Show attendees see few limits for Linux

Linux: It's not just for servers anymore.

That was the message sent by users and other industry experts last week at the Enterprise Linux Forum Conference & Expo, where attendees swapped stories of Linux and open source usage in site-to-site VPNs, computer-telephony integration and Web services technology, among other areas.

Matthew Szulik, CEO of Red Hat Inc., kicked off the show with a keynote presentation about his company's move beyond Linux servers with a Red Hat Linux Workstation edition. The new product is targeted at software developers and users of high-performance desktop applications, such as number crunching or digital design and art.

Szulik also discussed Red Hat's upcoming support of Carrier Grade Linux, a version of the operating system being developed by the nonprofit Open Source Development Labs for use in telecom applications. Red Hat says it will include Carrier Grade Linux code in the next release of its Advanced Server product, due out in the first quarter of 2003.

Tony Karakashaian, a network administrator for chemical manufacturer Rochester Midland in New York, gave a talk on how he used a customized implementation of Linux and open source software to create a 15-site VPN, using recycled PCs and extra hardware.

Rochester Midland was looking to replace its frame relay network and Karakashaian was given the task of "coming up with the best, cheapest solution I could find," he said. Cisco's PIX firewall and VPN products were considered for the project, but Karakashaian says a network based on all Cisco gear would have run upwards of US$20,000.

Because Karakashaian had experience working with Linux in college, he proposed the idea of a VPN based on Linux machines to his boss, the vice president of technology. His boss gave Karakashaian the green light after telling him that he could replace the frame relay routers with Pentium II PCs running Linux (which has an IP router function native in its kernel) and a Linux-based software package called FreeS/WAN, which provides packet filtering and VPN tunnel encryption.

"When I said we had most of the hardware already to build the network and that the software would be free, [our vice president of technology] liked that," Karakashaian said.

Sitel Worldwide of Omaha, Neb., which outsources customer call centers for American Express, General Motors, The Home Depot and others, is another Linux convert.

Scott Clark, director of systems at Sitel of Omaha, Neb., said in a presentation that the company has deployed Dell servers running Red Hat Linux and Oracle database software at 20 call centers, providing local access to a custom-built CRM application that interacts with Nortel voice switches. The move to Linux has saved his company about $9,000 in hardware and software costs per system over the current IBM RS/6000 and AIX systems he used to use to run Oracle software.

"It's cheaper for us to have a couple standby Linux servers on hand instead of having replacement components for some of the [RS/6000] servers we used to run," he said.

Christian Gross, a software engineering consultant and author, talked about how Web services could be viewed as "the killer app" for open source. He outlined some free software packages, such as Apache Axis, as an alternative to Microsoft's .Net and Sun's Open Network Environment Web services platforms.
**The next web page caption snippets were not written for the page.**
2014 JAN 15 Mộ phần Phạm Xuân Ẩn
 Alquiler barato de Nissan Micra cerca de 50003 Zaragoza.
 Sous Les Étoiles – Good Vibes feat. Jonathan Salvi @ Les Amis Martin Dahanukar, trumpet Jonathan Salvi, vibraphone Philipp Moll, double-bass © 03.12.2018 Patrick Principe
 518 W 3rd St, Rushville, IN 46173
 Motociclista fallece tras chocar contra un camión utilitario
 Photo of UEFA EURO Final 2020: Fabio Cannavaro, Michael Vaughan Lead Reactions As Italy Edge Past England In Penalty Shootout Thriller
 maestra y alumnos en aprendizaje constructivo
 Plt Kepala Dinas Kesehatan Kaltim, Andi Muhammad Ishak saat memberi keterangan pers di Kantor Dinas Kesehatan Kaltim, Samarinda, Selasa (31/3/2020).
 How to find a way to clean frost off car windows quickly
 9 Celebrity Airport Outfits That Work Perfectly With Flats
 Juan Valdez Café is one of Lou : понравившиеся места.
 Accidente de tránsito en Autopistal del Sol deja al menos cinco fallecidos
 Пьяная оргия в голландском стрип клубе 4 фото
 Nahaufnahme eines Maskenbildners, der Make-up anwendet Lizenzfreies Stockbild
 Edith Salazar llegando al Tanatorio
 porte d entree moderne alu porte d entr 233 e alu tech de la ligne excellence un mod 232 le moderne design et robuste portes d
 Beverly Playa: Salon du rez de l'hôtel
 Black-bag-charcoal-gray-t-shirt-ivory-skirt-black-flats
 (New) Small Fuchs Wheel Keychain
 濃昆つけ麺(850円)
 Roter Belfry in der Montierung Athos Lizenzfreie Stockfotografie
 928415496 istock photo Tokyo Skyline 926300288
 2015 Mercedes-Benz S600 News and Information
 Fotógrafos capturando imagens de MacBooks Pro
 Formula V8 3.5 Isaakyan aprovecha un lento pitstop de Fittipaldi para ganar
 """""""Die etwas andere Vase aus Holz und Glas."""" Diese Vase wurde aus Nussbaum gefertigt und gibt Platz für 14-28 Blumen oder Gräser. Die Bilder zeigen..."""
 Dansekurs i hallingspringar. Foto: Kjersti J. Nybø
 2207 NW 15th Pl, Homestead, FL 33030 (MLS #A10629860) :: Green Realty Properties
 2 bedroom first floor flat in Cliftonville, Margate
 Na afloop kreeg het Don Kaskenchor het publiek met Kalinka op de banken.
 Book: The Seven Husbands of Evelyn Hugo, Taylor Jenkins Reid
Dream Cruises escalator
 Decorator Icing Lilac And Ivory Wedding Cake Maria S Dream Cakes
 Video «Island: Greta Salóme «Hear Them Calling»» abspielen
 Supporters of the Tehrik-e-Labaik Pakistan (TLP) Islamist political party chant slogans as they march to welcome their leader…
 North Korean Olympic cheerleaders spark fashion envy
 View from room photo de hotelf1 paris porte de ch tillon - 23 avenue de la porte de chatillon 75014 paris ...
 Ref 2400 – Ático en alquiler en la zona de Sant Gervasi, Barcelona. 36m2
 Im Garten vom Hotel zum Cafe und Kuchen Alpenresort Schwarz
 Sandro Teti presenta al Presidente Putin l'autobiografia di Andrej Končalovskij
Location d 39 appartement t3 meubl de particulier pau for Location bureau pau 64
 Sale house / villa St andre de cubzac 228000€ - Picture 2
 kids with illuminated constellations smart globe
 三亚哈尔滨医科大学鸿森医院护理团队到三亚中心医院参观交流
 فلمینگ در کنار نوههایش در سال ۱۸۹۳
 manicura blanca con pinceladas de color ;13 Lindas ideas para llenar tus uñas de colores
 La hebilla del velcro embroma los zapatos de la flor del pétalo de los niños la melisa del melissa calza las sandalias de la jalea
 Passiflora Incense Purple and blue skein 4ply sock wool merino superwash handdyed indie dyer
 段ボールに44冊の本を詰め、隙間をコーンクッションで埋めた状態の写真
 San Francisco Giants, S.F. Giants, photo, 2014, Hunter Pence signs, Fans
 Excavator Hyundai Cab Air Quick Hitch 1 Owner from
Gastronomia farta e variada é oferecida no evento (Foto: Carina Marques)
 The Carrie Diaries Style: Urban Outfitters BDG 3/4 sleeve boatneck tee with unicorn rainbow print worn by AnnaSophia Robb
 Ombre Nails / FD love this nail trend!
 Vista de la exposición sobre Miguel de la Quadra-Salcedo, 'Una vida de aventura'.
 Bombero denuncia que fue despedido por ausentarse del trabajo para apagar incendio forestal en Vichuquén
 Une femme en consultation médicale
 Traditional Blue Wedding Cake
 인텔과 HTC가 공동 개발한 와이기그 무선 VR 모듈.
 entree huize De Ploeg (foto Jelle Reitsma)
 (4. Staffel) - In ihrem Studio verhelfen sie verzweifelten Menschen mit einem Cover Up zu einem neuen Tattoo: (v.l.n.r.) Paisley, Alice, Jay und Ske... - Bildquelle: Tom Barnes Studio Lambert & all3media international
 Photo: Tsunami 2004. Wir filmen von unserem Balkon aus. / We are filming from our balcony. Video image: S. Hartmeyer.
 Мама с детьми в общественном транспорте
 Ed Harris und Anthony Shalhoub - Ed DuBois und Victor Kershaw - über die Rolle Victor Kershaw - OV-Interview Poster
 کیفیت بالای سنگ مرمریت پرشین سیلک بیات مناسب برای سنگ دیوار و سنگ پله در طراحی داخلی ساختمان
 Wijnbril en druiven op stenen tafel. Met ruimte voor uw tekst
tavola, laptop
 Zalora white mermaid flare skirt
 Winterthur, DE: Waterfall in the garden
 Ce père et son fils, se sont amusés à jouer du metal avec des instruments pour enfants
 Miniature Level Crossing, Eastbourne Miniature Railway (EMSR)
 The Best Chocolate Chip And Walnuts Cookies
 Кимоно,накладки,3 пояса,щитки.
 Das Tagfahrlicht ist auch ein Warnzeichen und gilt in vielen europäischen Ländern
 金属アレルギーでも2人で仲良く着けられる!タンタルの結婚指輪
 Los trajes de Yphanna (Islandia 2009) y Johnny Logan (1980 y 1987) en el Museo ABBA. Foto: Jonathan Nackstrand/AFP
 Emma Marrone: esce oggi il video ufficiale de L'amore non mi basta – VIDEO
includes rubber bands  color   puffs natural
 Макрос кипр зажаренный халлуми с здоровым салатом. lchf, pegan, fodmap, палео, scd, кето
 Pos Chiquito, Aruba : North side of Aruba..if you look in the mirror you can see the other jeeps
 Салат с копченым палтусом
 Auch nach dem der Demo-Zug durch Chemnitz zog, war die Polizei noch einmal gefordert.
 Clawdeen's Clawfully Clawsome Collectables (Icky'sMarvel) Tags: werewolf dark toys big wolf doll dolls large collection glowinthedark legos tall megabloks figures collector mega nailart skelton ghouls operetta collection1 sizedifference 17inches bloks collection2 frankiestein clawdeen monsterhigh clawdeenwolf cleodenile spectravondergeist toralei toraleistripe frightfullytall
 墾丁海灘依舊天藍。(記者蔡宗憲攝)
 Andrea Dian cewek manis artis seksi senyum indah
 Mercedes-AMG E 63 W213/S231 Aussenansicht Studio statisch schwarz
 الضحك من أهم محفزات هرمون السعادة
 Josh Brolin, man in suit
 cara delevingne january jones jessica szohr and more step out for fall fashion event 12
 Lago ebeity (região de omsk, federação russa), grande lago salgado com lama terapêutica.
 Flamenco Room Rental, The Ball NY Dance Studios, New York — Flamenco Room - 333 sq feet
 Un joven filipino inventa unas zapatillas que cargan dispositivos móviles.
But he also discussed how companies and software developers could take advantage of Web services along with a loophole in the GNU Public License (GPL).

GPL, which governs many open source software products such as Linux, allows the free use, modification and resale of code written under the license, provided that anyone changing the code for a commercial application make the changes public. Gross said that if companies are selling a Web service and not software, they could use open source software to build their products without having to make their development work available to potential competitors.

While this tactic might go against the spirit of open source, it could spur the use of Web services among corporate users, Gross said.

"Will this cause some people to hoard software they've developed using open source? Probably," Gross said. "But more likely, a gray area will be created, where some give back to the [open source] community, and some don't."